■ Document segment
_ _ _ _
2013th Fibonacci number/17?

Using WolframAlpha with the input Fib(2013) (mod 17) I get a remainder of 2, and

with the input Fib(200) (mod 5) I get remainder of 0, so the 200th Fibonacci is

divisible by 5.

I'm guessing, though, that you want an analytic approach. I'm still working on that,

and I will also star your question with the hope that someone else might notice and

help out.

Edit: Every kth Fibonacci number is a multiple of F(k). Since F(5) = 5 we have

that F(200) is a multiple of 5.

Edit #2: I appreciate your kind words. :) I'm learning some interesting results

while trying to solve this question. Every 3rd number is even, so since 2013

is divisible by 3 we know that F(2013) is even. Also, we have the property

gcd(F(m), F(n)) = F(gcd(m,n)) to work with.

Now 2013 = 3*11*61, so gcd(F(2013), F(11)) = F(gcd(2013,11)) = F(11) = 89.

Thus F(2013) is divisible by 89, which is prime.

It is also divisible by F(61) = 2,504,730,781,961 = 4513 * 555,003,497.

There has been so much research done on Fibonacci numbers that there must

be some way of solving your question analytically; it will just take some time

sifting through all the information.
_ _ _ _
Questions on scene geometry:
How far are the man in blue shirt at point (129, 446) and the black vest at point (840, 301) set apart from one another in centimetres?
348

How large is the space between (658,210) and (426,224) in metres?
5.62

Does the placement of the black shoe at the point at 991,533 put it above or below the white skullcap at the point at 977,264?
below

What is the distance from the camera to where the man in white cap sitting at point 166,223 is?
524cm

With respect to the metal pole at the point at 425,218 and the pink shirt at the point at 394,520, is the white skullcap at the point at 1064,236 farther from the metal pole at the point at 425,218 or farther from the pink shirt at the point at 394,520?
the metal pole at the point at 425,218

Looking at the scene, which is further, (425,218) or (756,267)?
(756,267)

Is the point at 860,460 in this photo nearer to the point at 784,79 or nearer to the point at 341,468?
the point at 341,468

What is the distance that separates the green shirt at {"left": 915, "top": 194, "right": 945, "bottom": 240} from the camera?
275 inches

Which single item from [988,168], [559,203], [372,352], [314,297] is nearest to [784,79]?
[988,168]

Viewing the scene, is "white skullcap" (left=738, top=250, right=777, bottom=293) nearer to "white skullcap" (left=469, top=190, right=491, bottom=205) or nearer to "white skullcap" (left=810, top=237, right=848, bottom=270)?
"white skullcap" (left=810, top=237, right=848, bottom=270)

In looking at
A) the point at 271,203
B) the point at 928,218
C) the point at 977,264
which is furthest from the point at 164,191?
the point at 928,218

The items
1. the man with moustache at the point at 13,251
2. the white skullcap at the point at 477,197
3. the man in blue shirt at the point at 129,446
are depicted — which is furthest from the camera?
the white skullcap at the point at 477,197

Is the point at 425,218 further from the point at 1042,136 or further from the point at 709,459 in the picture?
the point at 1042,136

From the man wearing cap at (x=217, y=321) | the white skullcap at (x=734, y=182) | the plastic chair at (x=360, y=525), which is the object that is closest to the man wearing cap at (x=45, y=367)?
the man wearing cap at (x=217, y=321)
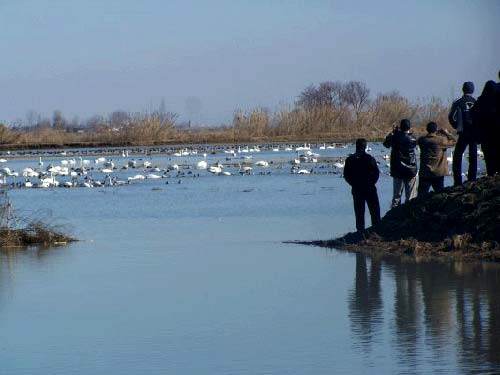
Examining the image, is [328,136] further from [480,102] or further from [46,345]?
[46,345]

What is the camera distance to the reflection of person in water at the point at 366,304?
9.44 meters

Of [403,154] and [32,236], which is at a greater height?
[403,154]

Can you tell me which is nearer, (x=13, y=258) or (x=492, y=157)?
(x=492, y=157)

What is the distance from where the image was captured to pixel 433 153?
16.1m

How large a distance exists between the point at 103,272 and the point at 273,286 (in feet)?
8.39

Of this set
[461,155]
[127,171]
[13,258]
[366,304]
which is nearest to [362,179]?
[461,155]

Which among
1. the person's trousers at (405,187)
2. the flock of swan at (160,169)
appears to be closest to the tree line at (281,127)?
the flock of swan at (160,169)

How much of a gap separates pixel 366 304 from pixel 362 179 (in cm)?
519

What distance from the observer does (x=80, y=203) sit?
2741 centimetres

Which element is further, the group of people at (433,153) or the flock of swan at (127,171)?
the flock of swan at (127,171)

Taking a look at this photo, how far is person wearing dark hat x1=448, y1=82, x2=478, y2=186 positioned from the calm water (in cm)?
226

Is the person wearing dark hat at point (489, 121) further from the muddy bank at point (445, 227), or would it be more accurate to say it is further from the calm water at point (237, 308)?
the calm water at point (237, 308)

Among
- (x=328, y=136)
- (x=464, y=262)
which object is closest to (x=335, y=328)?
(x=464, y=262)

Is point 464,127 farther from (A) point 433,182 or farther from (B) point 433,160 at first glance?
(A) point 433,182
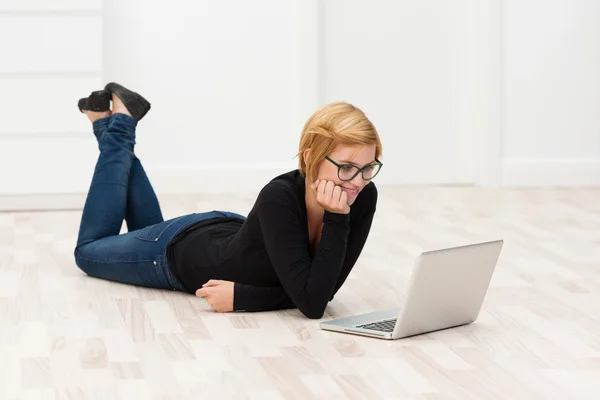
_ _ _ _
■ Problem description
Continue the forum post on the divisibility of Fibonacci numbers from its last sentence.

■ Output below
Edit #3: The Pisano period for modulo 17 is 36, i.e., the residues have a

period of 36I haven't been able to find this particular sequence of residues yet,

but this is the best approach to this type of problem. There are many

elegant and fascinating properties associated with Fibonacci numbers, but

for your particular question I think we basically have to rely on tables created

by others; there doesn't appear to be a simple formula to apply in this case.

Edit #4: Since 2013 is congruent to 33 (mod 36) and since the Pisano period

is 36, we know that F(2013) will have the same residue mod 17 as F(33).

Now F(33) = 3,524,578 which is congruent to 2 (mod 17), so 2 is the remainder

when we divide F(2013) by 17. Cool. :)